● **Work instructions**: Repeat the following entries verbatim, apart from the pictures.

● **Extracted records**:
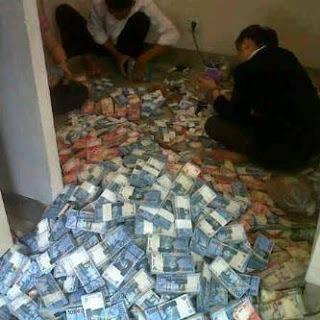 uang berlimpah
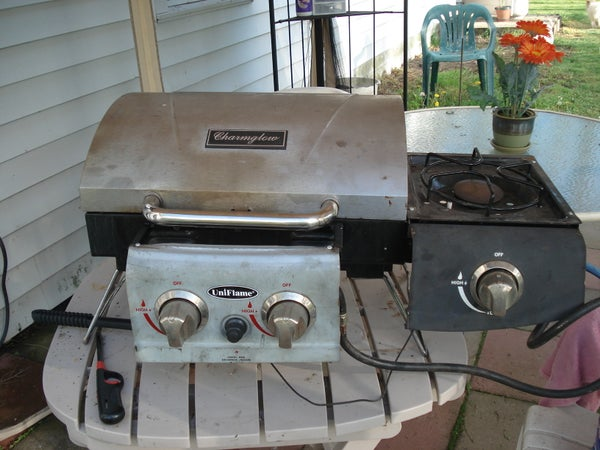 How to Modify a Camping Grill With Side Burner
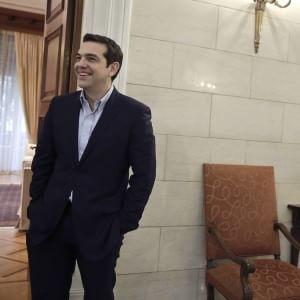 Tsipras sfida la Troika: luce gratis e cibo a 300mila famiglie povere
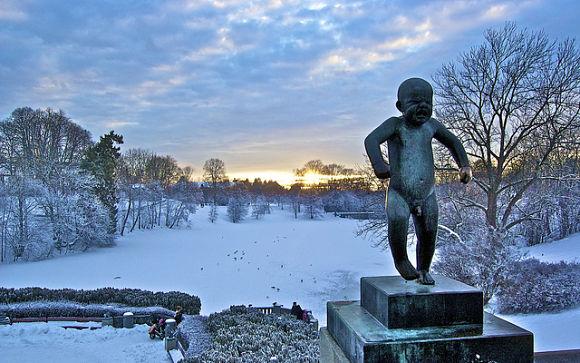 El símbolo de Oslo es el Sinnataggen, una estatua de un niño pequeño en plena rabieta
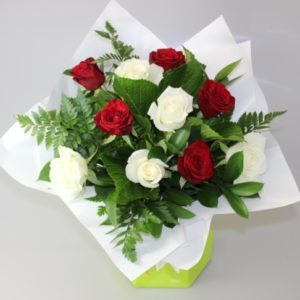 Roses-Red-and-Roses-White-Sheer-Delight-image1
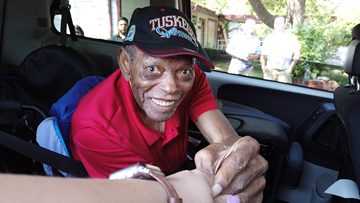 Tuskegee Airman's last wish comes true with help from community
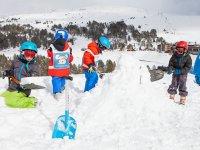Todos colaborando en la nieve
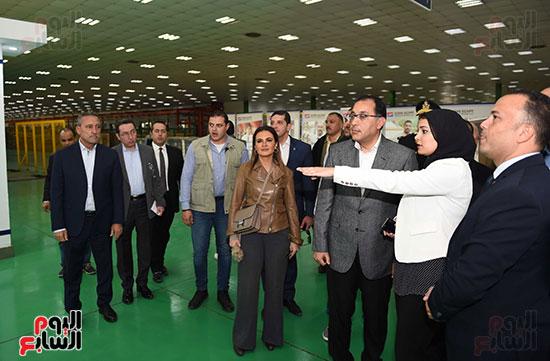 رئيس الوزراء يتابع أعمال المطورين الصناعيين بالمنطقة الاقتصادية لقناة السويس (8)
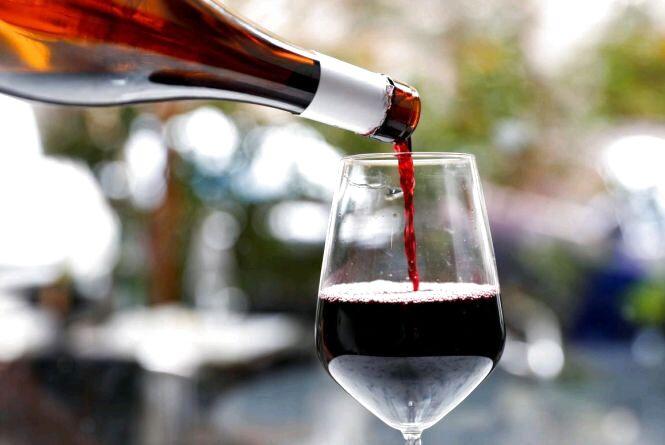 За продаж алкогольних напоїв на розлив без права здійснювати таку діяльність – штраф 6800 гривень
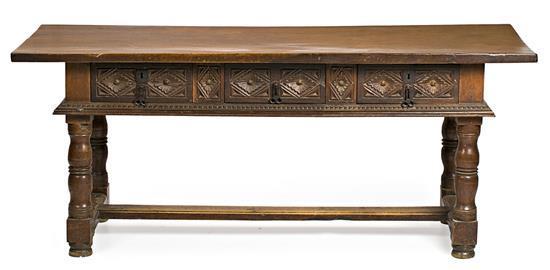 Mesa navarra en nogal tallado y torneado, del siglo XVII con transformaciones del siglo XIX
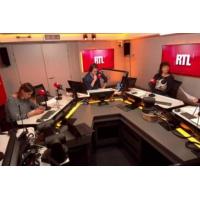 Logo du podcast Élysée : un pot d'adieu pour les 17 conseillers démissionnaires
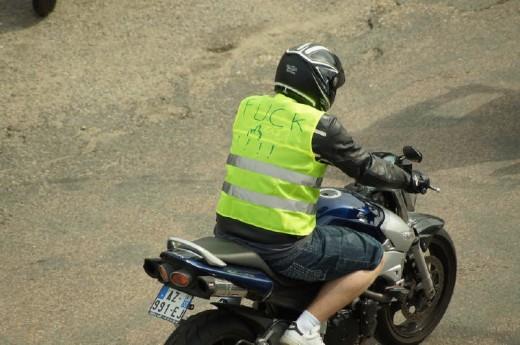Френските мотористи продължават да стачкуват 16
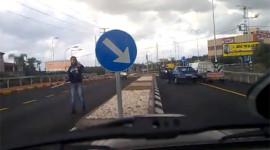 Va chạm giao thông, nói chuyện bằng gậy và… súng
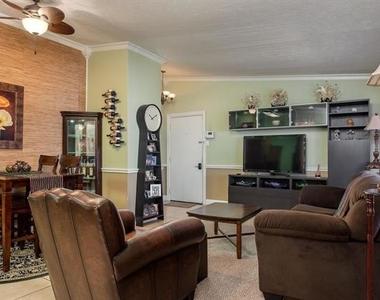 2627 Douglas Avenue - Photo Thumbnail 10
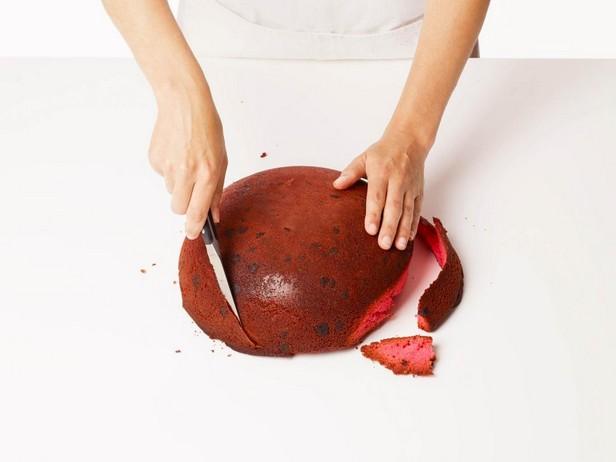 Придайте бисквиту форму овала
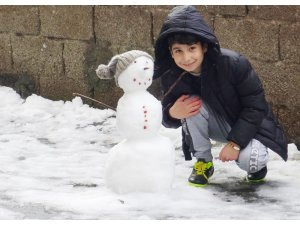 Silvan'da 25 köy yolu kardan ulaşıma kapandı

● **Solution to this problem**:
 uang berlimpah
 How to Modify a Camping Grill With Side Burner
 Tsipras sfida la Troika: luce gratis e cibo a 300mila famiglie povere
 El símbolo de Oslo es el Sinnataggen, una estatua de un niño pequeño en plena rabieta
 Roses-Red-and-Roses-White-Sheer-Delight-image1
 Tuskegee Airman's last wish comes true with help from community
Todos colaborando en la nieve
 رئيس الوزراء يتابع أعمال المطورين الصناعيين بالمنطقة الاقتصادية لقناة السويس (8)
 За продаж алкогольних напоїв на розлив без права здійснювати таку діяльність – штраф 6800 гривень
 Mesa navarra en nogal tallado y torneado, del siglo XVII con transformaciones del siglo XIX
 Logo du podcast Élysée : un pot d'adieu pour les 17 conseillers démissionnaires
Френските мотористи продължават да стачкуват 16
 Va chạm giao thông, nói chuyện bằng gậy và… súng
 2627 Douglas Avenue - Photo Thumbnail 10
 Придайте бисквиту форму овала
 Silvan'da 25 köy yolu kardan ulaşıma kapandı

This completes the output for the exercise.